Travis Miller’s disruptive method of digital audio quotation/citation, which shows itself here in the decontextualized excerpting of ADILKNO’s essay, acquires a certain critical precision with regard to work’s epithetical character in its relation to ethics. Writing on Bertolt Brecht’s theater, Weimar critic and philosopher Walter Benjamin located the critical aspect of quotation in its ability to decontextualize— the ability to create a space for the logical deconstruction of ideology by disrupting its situated reception. “[The] discovery (alienation) of conditions takes place through the interruption of happenings… interruption is one of the fundamental methods of all structuring. It goes far beyond the sphere of art. To give only one example, it is the basis of quotation. To quote a text involves the interruption of its context” (Benjamin, 150-151). The isolation and repetition of “work” which follows the excerpt emphasizes a re-emphasis: a renewed focus on the constant, imperative character of work under neoliberalism. The excerpt’s message, which is experienced in the first place as a motivational call to action for uplifting self-actualization, is unmasked once the epithet ensues. “Everything must come from within” takes on a rather sinister character when one begins to understand that the “creative ego” at the center of this work on the self is no less than the new primary house of production for Capital.
Works Cited
Benjamin, Walter. “What is Epic Theater?” Illuminations, translated by Harry Zohn, edited by
Hannah Arendt, Schocken Books, 2007, pp. 147-154.

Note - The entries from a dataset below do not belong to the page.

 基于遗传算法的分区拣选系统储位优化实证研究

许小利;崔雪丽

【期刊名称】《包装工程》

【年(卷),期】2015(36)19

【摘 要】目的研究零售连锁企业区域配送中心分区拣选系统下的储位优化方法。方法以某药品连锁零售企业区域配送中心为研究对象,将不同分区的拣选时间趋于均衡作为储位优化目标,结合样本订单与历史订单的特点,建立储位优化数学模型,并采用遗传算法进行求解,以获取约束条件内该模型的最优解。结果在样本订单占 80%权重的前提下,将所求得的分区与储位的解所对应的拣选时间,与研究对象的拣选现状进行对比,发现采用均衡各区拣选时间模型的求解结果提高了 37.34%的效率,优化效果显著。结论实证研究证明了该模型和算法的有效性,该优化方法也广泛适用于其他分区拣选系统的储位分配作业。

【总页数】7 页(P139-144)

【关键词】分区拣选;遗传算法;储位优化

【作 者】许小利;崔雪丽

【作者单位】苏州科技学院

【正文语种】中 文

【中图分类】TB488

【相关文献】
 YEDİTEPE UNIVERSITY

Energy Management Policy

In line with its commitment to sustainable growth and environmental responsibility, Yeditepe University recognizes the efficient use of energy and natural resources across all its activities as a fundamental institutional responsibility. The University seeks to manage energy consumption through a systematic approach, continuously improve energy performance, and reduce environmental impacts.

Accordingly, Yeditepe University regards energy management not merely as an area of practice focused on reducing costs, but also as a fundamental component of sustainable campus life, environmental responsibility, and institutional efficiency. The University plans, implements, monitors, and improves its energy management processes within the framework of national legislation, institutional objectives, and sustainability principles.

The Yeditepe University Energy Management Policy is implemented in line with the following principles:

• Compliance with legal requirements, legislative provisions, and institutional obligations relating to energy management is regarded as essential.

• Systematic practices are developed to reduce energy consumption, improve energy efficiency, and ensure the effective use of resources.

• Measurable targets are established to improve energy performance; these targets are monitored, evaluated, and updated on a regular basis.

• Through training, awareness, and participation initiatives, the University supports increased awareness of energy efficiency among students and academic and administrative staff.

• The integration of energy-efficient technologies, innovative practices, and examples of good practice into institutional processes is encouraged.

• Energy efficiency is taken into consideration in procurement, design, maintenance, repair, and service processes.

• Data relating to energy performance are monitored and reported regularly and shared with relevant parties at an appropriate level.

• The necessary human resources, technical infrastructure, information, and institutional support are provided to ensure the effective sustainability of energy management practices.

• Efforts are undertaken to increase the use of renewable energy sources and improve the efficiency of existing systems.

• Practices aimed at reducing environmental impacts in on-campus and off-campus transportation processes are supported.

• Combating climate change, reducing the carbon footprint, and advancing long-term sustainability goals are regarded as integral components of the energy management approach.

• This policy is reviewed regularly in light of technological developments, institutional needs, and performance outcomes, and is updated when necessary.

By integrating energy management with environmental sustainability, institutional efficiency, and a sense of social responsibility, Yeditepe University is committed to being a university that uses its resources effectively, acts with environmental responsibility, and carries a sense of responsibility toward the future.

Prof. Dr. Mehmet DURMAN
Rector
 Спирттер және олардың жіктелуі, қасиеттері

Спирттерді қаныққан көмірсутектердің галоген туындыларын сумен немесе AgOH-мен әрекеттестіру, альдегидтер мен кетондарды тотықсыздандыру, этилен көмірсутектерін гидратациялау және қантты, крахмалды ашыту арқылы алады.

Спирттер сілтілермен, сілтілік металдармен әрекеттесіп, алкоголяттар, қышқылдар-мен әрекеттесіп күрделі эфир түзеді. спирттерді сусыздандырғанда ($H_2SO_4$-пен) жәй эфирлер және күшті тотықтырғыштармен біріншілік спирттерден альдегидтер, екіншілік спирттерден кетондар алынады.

Lazzarato, Maurizio. The Making of Indebted Man: An Essay on the Neoliberal Condition,
translated by Joshua David Jordan, semiotext(e), 2011.
Lazzarato, Maurizio. Marcel Duchamp and the Refusal of Work, translated by Joshua David
Jordan, semiotext(e), 2014.
Nietzsche, Friedrich. The Gay Science, translated by Walter Kaufmann, Random House, 1974.
The Foundation for the Advancement of Illegal Knowledge/ADILKNO. “Out of Context.” The
Media Archive: World Edition, translated by Laura Martz and Sakhra-l’Assal, Autonomedia, 1998, pp. 174-179.
Notes
Miller has taken on a myriad of pseudonyms. The most popular of these, and the one under which Three Sided Tape is published, is Lil Ugly Mane.
See, for instance, T-Bone Walker’s “Too Lazy (To Work and Too Nervous to Steal)” or Ray Charles’ “I’ll Do Anything But Work.”